INPUT DATA:
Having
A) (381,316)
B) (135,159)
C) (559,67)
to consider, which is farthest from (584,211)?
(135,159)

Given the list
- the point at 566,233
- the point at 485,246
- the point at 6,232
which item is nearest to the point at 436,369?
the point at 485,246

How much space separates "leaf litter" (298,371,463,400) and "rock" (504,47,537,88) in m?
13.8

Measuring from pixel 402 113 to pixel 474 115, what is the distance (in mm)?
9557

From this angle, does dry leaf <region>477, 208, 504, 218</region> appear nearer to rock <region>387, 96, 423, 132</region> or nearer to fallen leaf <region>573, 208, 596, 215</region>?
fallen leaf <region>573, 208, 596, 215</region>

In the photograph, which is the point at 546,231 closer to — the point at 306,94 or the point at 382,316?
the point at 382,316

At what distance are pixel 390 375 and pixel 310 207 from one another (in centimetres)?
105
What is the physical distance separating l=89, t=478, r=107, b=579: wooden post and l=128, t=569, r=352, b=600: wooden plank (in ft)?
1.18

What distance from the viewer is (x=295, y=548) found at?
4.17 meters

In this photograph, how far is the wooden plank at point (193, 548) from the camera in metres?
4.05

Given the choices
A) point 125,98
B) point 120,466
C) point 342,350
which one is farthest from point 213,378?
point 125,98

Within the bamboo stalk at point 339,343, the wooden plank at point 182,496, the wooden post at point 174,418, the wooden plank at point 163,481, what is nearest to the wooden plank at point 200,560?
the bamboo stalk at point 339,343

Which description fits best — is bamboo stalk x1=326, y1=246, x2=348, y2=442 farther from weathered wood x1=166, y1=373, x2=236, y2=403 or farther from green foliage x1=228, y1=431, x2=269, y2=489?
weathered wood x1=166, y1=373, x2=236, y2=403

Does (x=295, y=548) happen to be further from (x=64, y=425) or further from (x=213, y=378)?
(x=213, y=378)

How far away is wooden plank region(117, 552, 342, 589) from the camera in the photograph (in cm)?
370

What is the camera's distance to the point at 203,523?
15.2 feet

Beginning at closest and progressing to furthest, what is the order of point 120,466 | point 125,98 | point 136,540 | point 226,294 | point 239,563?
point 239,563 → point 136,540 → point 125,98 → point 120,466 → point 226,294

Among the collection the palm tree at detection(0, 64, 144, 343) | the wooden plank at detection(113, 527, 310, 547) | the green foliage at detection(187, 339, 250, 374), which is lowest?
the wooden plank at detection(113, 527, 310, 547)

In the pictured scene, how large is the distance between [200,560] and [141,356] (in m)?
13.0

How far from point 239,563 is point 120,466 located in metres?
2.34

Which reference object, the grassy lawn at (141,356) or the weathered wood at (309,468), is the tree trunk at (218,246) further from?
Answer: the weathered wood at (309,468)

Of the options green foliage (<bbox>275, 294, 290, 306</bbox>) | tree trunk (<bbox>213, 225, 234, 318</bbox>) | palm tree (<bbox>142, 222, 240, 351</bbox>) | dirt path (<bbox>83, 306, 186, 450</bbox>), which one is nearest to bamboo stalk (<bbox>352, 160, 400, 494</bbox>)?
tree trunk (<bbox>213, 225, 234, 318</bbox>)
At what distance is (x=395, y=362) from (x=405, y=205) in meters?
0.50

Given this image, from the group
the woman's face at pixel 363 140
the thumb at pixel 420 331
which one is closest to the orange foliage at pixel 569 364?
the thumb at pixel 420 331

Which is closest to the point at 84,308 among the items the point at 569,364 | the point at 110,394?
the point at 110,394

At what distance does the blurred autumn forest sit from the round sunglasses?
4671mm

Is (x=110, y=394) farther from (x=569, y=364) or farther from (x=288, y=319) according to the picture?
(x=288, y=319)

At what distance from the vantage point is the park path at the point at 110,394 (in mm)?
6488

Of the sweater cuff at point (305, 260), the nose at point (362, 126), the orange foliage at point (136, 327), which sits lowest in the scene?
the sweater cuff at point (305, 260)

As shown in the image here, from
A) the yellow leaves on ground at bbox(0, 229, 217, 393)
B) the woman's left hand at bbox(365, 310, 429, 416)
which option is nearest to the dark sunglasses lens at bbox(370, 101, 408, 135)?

TASK DESCRIPTION:
Convert the records above, from the line containing "At what distance does" through the end of the records, into a Markdown table with the columns Row and Line. Put a row number and one line in each row, and leave out blank lines.

THE RESULT:
| Row | Line |
|---|---|
| 1 | At what distance does the blurred autumn forest sit from the round sunglasses? |
| 2 | 4671mm |
| 3 | Is (x=110, y=394) farther from (x=569, y=364) or farther from (x=288, y=319) according to the picture? |
| 4 | (x=288, y=319) |
| 5 | At what distance from the vantage point is the park path at the point at 110,394 (in mm)? |
| 6 | 6488 |
| 7 | Of the sweater cuff at point (305, 260), the nose at point (362, 126), the orange foliage at point (136, 327), which sits lowest in the scene? |
| 8 | the sweater cuff at point (305, 260) |
| 9 | As shown in the image here, from |
| 10 | A) the yellow leaves on ground at bbox(0, 229, 217, 393) |
| 11 | B) the woman's left hand at bbox(365, 310, 429, 416) |
| 12 | which option is nearest to the dark sunglasses lens at bbox(370, 101, 408, 135)? |